-- Reading text --
——————————
Khumbu Ice Fall
The Khumbu Icefall is the first challenge of climbing Mt. Everest. Early in the morning you’ll leave leave base camp and begin your ascent to Camp I. Without question, the icefall is one of the most dangerous parts of the entire mountain and has claimed lots of lives over the past several decades. I found that the icefall didn’t look all that steep when viewing it from Everest Base Camp, but that’s a bit misleading.
I took this photo above while standing on a nearby mountain; Pumori’s advanced base camp. I was at an elevation of 19,500 feet (6,000 meters), and there doesn’t seem to be a better vantage point than this of the entire icefall! For those who have never seen the icefall before, you might not know exactly what you’re looking at. The Khumbu icefall is a river of ice that moves several feet a day. All that movement makes it highly unstable and dangerous.
There is simply no other way to approach the mountain from the Nepal side. The icefall beings in the lower left part of the photo and rises up towards the upper right. The elevation begins at 17,500 feet (5,300 meters) and ends at 19,500 feet (6,000 meters).
The icefall is right outside of base camp. As big as base camp is though, the entrance could be a five or thirty minute walk to the first crampon point. Generally people leave to go through the icefall after midnight and sunrise.
The ice is the most stable then and is less likely to collapse, but anything can happen! I actually made four trips through the icefall as I had gone up and down to acclimatize. Only once did I go up at night. The other times were very early morning or in daylight. Below you can see a photo of some of us going back to base camp at the very end of the icefall.
Since the icefall moves several feet a day it is obviously constantly changing. Parts that you have to ascend like in this photo above might completely different or not even exist the next time you return!
The icefall is famous for the use of ladders to cross open crevasses and vertical ice. This ladder above was the very first one that I crossed while in the icefall. The vertical one below was the second. I should also mention that by chance I saw my expedition leader from Denali coming down the vertical ladder for the first time in six years! The first crevasse in my photo above was always here and never changed. During the climb some other ones suddenly opened up and new ladders were installed. Because the icefall is such an unstable environment, the route through it constantly needs to be checked on and adjusted. If climbers were to bring their own gear, everybody would need to carry a few hundred pounds of ropes and ladders. That would make absolutely no sense and create a logistical nightmare. Instead there is a dedicated Sherpa team called the ‘Icefall Doctors’ whose sole responsibility is to maintain the route to Camp I. It’s a very dangerous and demanding job, perhaps one of the most dangerous in the world.
——————————
-- Stored data --
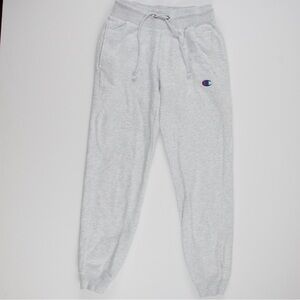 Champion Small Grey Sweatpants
——————————
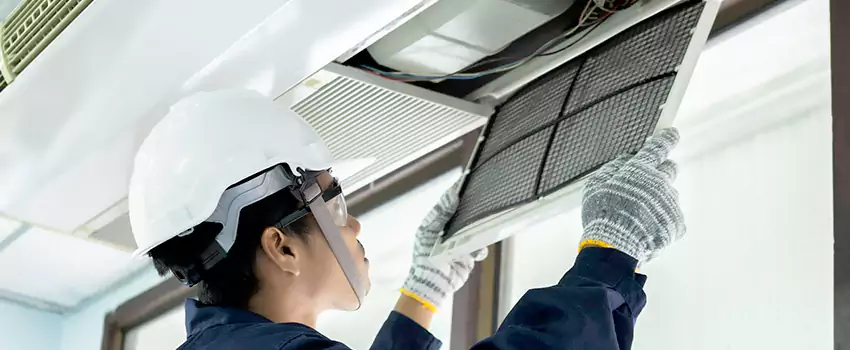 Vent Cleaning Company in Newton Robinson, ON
——————————
-- Complete the following --
- 1) Reproduce the stretch of the Khumbu Icefall text from "Khumbu Ice Fall" through "a bit misleading.".
- 2) Summarize the Khumbu Icefall text in two sentences.

-- Outputs for the tasks --
- 1)
Khumbu Ice Fall
The Khumbu Icefall is the first challenge of climbing Mt. Everest. Early in the morning you’ll leave leave base camp and begin your ascent to Camp I. Without question, the icefall is one of the most dangerous parts of the entire mountain and has claimed lots of lives over the past several decades. I found that the icefall didn’t look all that steep when viewing it from Everest Base Camp, but that’s a bit misleading.

- 2) The Khumbu Icefall, the first challenge of climbing Mt. Everest and the only way to approach the mountain from the Nepal side, is a river of ice that moves several feet a day, which makes it highly unstable, dangerous, and constantly changing. Climbers generally go through it after midnight, when the ice is most stable, and cross crevasses and vertical ice on ladders, while a dedicated Sherpa team called the "Icefall Doctors" maintains the route to Camp I.